The present study was limited to Chinese patients, so generalization to non-Asian populations may not be valid. Patients with impaired renal function (< 60 ml/min) were excluded, so the safety and efficacy of mirogabalin in Chinese patients with renal disease remains to be determined. The weekly ADPS decreased gradually throughout the study, and it is unclear whether the steady decrease would have continued past 14 weeks of treatment. The lack of efficacy in the secondary outcome measures may not be able to be fully explained by the placebo effect. Neurological examinations such as ankle jerk, vibratory sensation, pain sensation including hyperalgesia, allodynia, muscle strength (ankle dorsiflexion), and gait/station (observation of regular walking, heel-to-toe [tandem] walking, and the Romberg test, each assessed as normal or abnormal) were performed in this study during screening, but these were not performed to evaluate efficacy after study drug administration.
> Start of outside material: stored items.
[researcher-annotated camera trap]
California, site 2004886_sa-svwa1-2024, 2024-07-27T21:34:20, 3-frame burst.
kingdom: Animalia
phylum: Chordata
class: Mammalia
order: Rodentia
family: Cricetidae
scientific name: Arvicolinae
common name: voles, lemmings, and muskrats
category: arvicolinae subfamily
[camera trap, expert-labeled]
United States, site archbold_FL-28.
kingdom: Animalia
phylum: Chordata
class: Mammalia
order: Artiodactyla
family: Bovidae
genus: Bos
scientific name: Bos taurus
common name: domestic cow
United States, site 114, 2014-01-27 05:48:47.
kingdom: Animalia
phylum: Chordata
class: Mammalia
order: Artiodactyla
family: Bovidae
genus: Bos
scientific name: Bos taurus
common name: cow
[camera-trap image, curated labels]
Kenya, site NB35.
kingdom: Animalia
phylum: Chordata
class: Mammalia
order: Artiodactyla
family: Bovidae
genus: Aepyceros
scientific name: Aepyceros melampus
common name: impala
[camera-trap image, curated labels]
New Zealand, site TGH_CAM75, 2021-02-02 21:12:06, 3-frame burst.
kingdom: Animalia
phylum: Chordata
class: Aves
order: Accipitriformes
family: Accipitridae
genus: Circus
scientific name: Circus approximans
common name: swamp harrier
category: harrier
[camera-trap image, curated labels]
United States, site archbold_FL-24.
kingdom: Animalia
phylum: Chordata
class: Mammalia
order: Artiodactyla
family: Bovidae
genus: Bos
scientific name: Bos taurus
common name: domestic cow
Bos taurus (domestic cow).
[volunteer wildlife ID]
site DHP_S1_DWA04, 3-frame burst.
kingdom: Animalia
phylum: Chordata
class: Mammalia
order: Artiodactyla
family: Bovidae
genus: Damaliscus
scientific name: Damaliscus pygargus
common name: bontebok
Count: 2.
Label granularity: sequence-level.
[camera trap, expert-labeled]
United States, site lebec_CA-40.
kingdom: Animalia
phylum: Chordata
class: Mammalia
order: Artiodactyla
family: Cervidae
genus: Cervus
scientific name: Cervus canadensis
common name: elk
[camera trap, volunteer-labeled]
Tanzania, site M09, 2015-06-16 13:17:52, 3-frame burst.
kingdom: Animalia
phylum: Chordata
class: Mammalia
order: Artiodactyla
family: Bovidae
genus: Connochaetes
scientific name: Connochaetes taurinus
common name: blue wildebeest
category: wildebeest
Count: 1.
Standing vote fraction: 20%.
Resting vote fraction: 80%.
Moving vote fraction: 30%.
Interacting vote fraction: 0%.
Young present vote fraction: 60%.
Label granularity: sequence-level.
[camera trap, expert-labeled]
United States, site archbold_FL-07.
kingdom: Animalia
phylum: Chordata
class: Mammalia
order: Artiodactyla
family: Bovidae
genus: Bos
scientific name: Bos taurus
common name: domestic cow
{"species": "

Finally, long-term safety and efficacy data of mirogabalin remain to be collected in the Chinese DPNP patient population.

Conclusions

Although the effect size of mirogabalin was reduced due to the placebo effect, mirogabalin, uptitrated to 15 mg BID, was found to be safe and effective in the treatment of DPNP in Chinese patients, suggesting that mirogabalin may be a new treatment option for DPNP in China.